The most important skill that I see for librarians is to have a mindset of service. Librarianship is a career of service and not always the type of service you expect. Sometimes you get asked about a paper jam, or how to reformat a spreadsheet, or where the bathroom is. But sometimes you get asked for help with a job application or for help with research on media bias in the Israeli-Palestinian conflict. Even though these second one’s are often more mentally stimulating, when you have a mindset of service you will answer all of those questions with similar zeal. You will want to do all they can to please their users.

This service mindset does not have to be only among public services librarians either. It could be an ILL librarian trying a lot of different avenues to get an item for a patron. It could be a web services librarian wanting to talk with patrons to genuinely improve their web experience. They don’t even necessarily even have to interact with patrons, though I believe this is extremely valuable. A spirit of service in my opinion is of the utmost importance in librarianship.

What is your take? What skills are necessary for librarians in this day and age?

Andy Burkhardt


  1. I think patience is a big one that goes along with service. Letting people work through a research question or navigate the databases while you watch and help is going to be more effective than zipping through it all yourself.

  2. Adaptability and flexibility. With technology changing as much as it is, librarians have to be ready for whatever is thrown at them. Also, you have to be able to adapt when a patron comes up with a shocking or unusual request – you can’t be thrown off too much!

  3. A service mindset is definitely a great starting point. Another vital skill would be willingness to learn or evolve. Library services and collections are in a state of flux right now. Without an eagerness to both learn new systems and try out (possibly risky) new ventures, we’ll quickly become obsolete.

  4. I forget that one sometimes. Either during reference or teaching, patience is often necessary. Let the patron explain their question to you, let them try out searches and ask them questions. Too often I think I forget to slow down and be patient during a reference encounter. I want to show something or explain something, but that isn’t always what is best for the student or what they need.

  5. Marleah and Eric, I think you are both on a similar track. I love all those words: adaptable, flexible, learn, evolve. That willingness to change our perspectives and how we do things is necessary in our field. Technological and societal shifts are reshaping libraries (and almost everything else). We need to change as our users are changing to be able to serve them. If that doesn’t happen then they’ll outgrow us. But as long as we keep them and their current (and probably future) needs in mind, and not be afraid to adapt and evolve and take risks, we’ll be fine.

  6. I would extend the concept of service and patience to our colleagues. We need to be as generous with each other as we are with our patrons.

  7. I’d agree Ginger. I don’t think we can really help patrons unless we are working well together or at least with some level of respect. I think that same respect should extend not just among librarians, but with non-MLS staff as well. At my institution we’re lucky to have a great level of collegiality among librarians, staff and faculty. And I would hope to try to continue that if I ever go to another institution.

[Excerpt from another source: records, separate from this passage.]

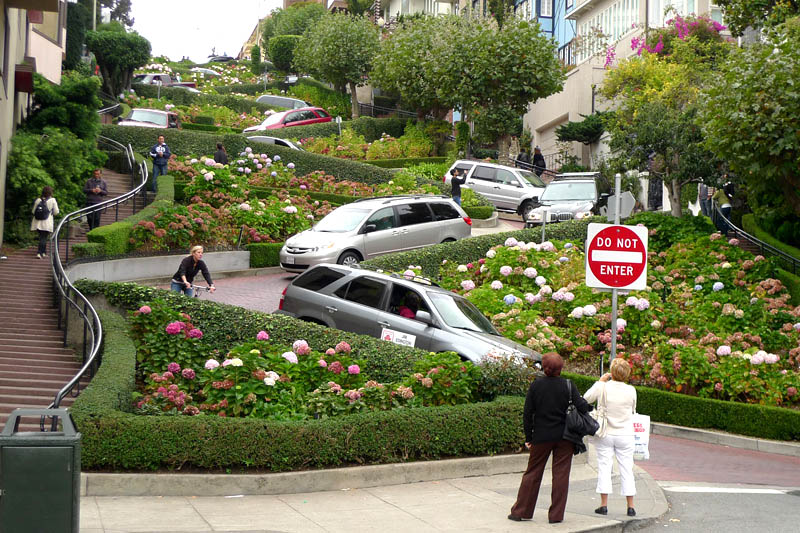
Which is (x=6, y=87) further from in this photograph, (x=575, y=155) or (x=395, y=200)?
(x=575, y=155)

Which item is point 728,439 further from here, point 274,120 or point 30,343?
point 274,120

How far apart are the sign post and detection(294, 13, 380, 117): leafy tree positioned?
144 feet

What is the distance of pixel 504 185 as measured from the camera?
106 feet

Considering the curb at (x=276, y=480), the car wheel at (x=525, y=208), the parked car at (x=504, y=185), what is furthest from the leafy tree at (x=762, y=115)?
the curb at (x=276, y=480)

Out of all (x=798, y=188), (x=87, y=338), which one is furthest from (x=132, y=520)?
(x=798, y=188)

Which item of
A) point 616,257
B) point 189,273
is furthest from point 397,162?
point 616,257

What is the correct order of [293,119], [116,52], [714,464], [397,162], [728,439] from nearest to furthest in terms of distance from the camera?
[714,464] < [728,439] < [397,162] < [293,119] < [116,52]

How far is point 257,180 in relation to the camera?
29766 millimetres

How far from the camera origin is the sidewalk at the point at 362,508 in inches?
330

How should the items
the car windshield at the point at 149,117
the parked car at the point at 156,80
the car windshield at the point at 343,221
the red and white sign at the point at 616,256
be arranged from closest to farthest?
the red and white sign at the point at 616,256 < the car windshield at the point at 343,221 < the car windshield at the point at 149,117 < the parked car at the point at 156,80

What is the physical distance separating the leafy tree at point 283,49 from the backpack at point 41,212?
5832cm

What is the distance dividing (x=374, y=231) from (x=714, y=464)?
34.8ft

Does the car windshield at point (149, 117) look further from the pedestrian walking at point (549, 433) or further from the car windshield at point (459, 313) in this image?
the pedestrian walking at point (549, 433)

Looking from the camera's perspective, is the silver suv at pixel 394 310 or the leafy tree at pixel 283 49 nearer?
the silver suv at pixel 394 310
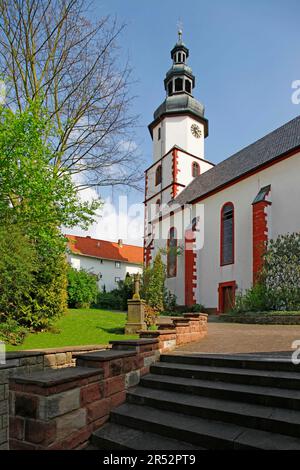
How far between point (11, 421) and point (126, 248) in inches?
1718

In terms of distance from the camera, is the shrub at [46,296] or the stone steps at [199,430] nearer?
the stone steps at [199,430]

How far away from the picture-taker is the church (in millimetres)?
16609

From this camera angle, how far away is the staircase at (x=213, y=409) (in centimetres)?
309

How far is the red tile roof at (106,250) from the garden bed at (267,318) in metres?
27.1

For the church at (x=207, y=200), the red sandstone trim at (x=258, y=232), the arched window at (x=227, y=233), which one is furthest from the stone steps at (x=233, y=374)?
the arched window at (x=227, y=233)

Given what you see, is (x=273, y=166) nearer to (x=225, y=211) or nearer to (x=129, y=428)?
(x=225, y=211)

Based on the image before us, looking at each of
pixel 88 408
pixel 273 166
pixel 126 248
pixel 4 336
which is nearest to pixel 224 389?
pixel 88 408

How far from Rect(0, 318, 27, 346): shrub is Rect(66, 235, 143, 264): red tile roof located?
2991cm

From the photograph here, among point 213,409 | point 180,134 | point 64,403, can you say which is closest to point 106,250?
point 180,134

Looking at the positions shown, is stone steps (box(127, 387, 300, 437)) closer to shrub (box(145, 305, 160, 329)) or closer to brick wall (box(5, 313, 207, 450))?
brick wall (box(5, 313, 207, 450))

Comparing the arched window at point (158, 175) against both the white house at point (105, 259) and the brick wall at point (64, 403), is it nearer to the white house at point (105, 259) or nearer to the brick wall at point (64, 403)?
the white house at point (105, 259)

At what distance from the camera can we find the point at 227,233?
20016 millimetres

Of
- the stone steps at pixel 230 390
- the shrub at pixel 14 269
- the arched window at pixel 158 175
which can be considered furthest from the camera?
the arched window at pixel 158 175

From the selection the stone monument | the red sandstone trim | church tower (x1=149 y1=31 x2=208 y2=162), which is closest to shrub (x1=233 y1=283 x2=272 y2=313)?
the red sandstone trim
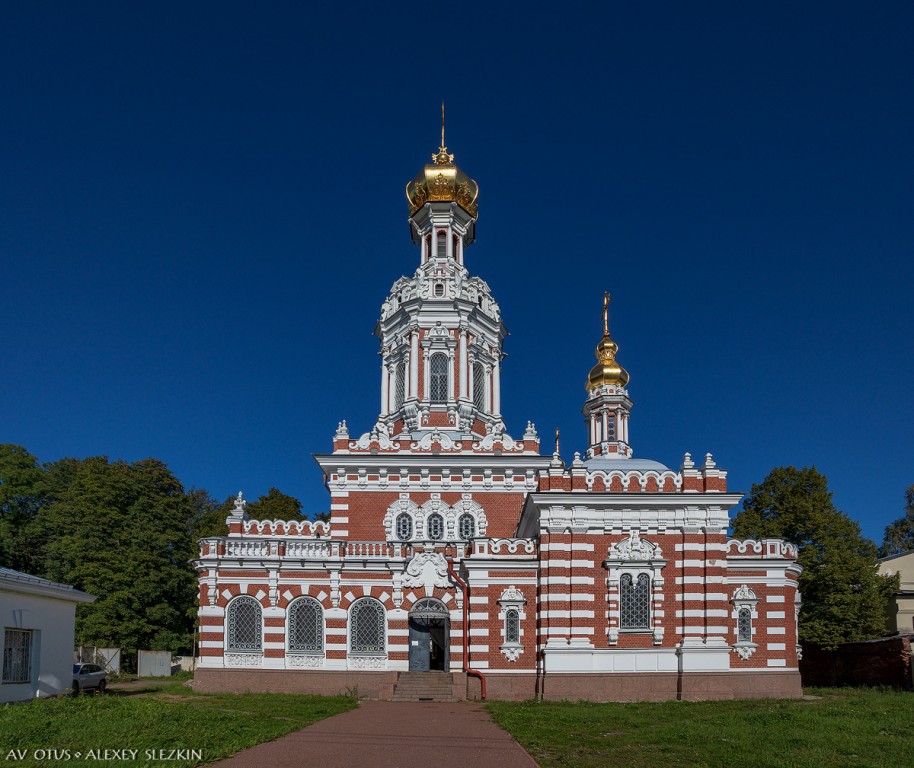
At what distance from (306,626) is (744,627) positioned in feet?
51.9

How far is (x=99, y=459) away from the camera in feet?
180

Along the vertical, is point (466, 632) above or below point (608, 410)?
below

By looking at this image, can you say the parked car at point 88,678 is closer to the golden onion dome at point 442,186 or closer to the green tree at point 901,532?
the golden onion dome at point 442,186

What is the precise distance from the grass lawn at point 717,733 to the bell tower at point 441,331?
15135mm

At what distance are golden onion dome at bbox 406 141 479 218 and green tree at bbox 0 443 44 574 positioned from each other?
2537 cm

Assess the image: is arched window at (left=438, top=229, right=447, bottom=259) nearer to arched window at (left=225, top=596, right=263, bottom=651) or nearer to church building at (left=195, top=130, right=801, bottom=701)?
church building at (left=195, top=130, right=801, bottom=701)

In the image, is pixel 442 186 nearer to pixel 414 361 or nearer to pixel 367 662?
pixel 414 361

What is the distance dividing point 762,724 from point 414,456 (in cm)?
1906

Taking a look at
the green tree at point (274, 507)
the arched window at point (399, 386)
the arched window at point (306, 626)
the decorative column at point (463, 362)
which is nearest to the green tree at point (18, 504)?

  8. I really love what everyone’s said so far. In addition to all the other mentioned, I think another one that really hits me is the ability to think critically and creatively. Because you are in a service profession, you want to be able to solve the problems that people bring to you. Sometimes you don’t always have the skill set or the ability to do exactly what the person wants, but thinking critically and creatively about the issue can lead to possible solutions.

  9. Thinking critically is a good addition Becky, especially since that is what we ask our student to do in the classroom. Critical thinking is all about asking questions. Why did I choose this source? What is the author’s credentials and motives? Et cetera.

    Thinking creatively is tied to the idea of adapting to change. The same solutions and methods we’ve been using may not fit this new world we’re in. To come up with new solutions we will have to be creative in how we approach problems. That is why I like having brainstorming sessions where you are not constrained by time or money or feasibility. You can free up your mind, think in a different way, and sometimes come up with the beginnings of great ideas.

  10. I totally agree about the brainstorming. We love getting the librarians together to brainstorm instruction ideas for courses, even and especially when, they are liaison area upper-level classes. Granted this usually leads to totally off the wall ideas from me and my coworker (a mise en plas-esque race of library skills, students live blogging a presentation, a giant ball pit for a library scavenger hunt carnival, a library infomercial), but there’s someone there to find the usable and practical part of those ideas to actually build our instruction around. Then again…sometimes…those crazy ideas just work!